«Русский военнопленный, Или приключения Морица Коцебу в плену французов»

«Русский военнопленный, Или приключения Морица Коцебу в плену французов»

Воспоминания Морица Коцебу были опубликованы его отцом, драматургом Александром Коцебу, в 1816 году. И с тех пор не переиздавались

«Русский военнопленный, Или приключения Морица Коцебу в плену французов»
Москва, 1816

Мориц Коцебу
(1789–1861) генерал-лейтенант русской армии

Воспитывался в первом кадетском корпусе. 28 сентября 1806 года произведен в подпоручики в свиту Его Величества (Генеральный штаб) по квартирмейстерской части; с июня 1803 года по август 1806 года находился по Высочайшему повелению в путешествии вокруг света на фрегате «Надежда». Первое боевое отличие Коцебу получил под Фридландом в 1807 году. В 1811-м произведен в поручики и зачислен в 5-ю пехотную дивизию. 18 августа 1812 года при рекогносцировке под Полоцком попал в плен, в коем пребывал до 27 апреля 1814 года. По освобождении вновь был зачислен в свиту Его Величества, затем долгое время служил на Кавказе при генерале Алексее Ермолове. Дослужился до генерал-лейтенанта.

Часть I.
Глава 1 Взятие меня в плен

<...> Наконец лес стал реже, дорога сделала поворот, и вдруг, так сказать, носом я наткнулся на баварский караул. Истинно не знаю, кто более испугался в первую минуту, ибо, несмотря на шитый мой мундир и что не имел я бороды, все схватились за оружие с криком: «Казаки, казаки!» Конечно, не могли они знать, следовали или нет за мною казаки. Наконец, образумясь, схватили за повод мою лошадь, уставили на меня штыки, и я произнес тягчайшее слово: «Пардон!»

Капитан, начальствующий сим отрядом, приблизился ко мне с дружескую ласкою и сказал: «Я сожалею  о вашем несчастье. Ежели может вас утешить, что попались в руки честного человека, то примите для уверения пожатие моей руки, с вами не будет поступлено худо».

• _Что сделать_
Выпишите из воспоминаний Морица Коцебу отрывок между словами «Москва, 1816» и «Дослужился до генерал-лейтенанта.», включая их самих.

• _Исходные данные_
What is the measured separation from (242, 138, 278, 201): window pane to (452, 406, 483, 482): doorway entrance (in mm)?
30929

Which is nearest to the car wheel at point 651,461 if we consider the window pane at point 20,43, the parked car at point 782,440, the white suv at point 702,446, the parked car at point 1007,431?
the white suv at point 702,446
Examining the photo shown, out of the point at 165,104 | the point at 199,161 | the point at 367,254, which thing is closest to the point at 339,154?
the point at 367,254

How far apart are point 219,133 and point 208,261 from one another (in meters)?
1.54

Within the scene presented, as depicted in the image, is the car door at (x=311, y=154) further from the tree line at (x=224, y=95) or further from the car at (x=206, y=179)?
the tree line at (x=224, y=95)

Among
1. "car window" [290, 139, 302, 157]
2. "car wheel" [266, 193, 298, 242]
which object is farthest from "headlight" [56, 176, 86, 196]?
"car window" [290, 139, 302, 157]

• _Результат упражнения_
Москва, 1816

Мориц Коцебу
(1789–1861) генерал-лейтенант русской армии

Воспитывался в первом кадетском корпусе. 28 сентября 1806 года произведен в подпоручики в свиту Его Величества (Генеральный штаб) по квартирмейстерской части; с июня 1803 года по август 1806 года находился по Высочайшему повелению в путешествии вокруг света на фрегате «Надежда». Первое боевое отличие Коцебу получил под Фридландом в 1807 году. В 1811-м произведен в поручики и зачислен в 5-ю пехотную дивизию. 18 августа 1812 года при рекогносцировке под Полоцком попал в плен, в коем пребывал до 27 апреля 1814 года. По освобождении вновь был зачислен в свиту Его Величества, затем долгое время служил на Кавказе при генерале Алексее Ермолове. Дослужился до генерал-лейтенанта.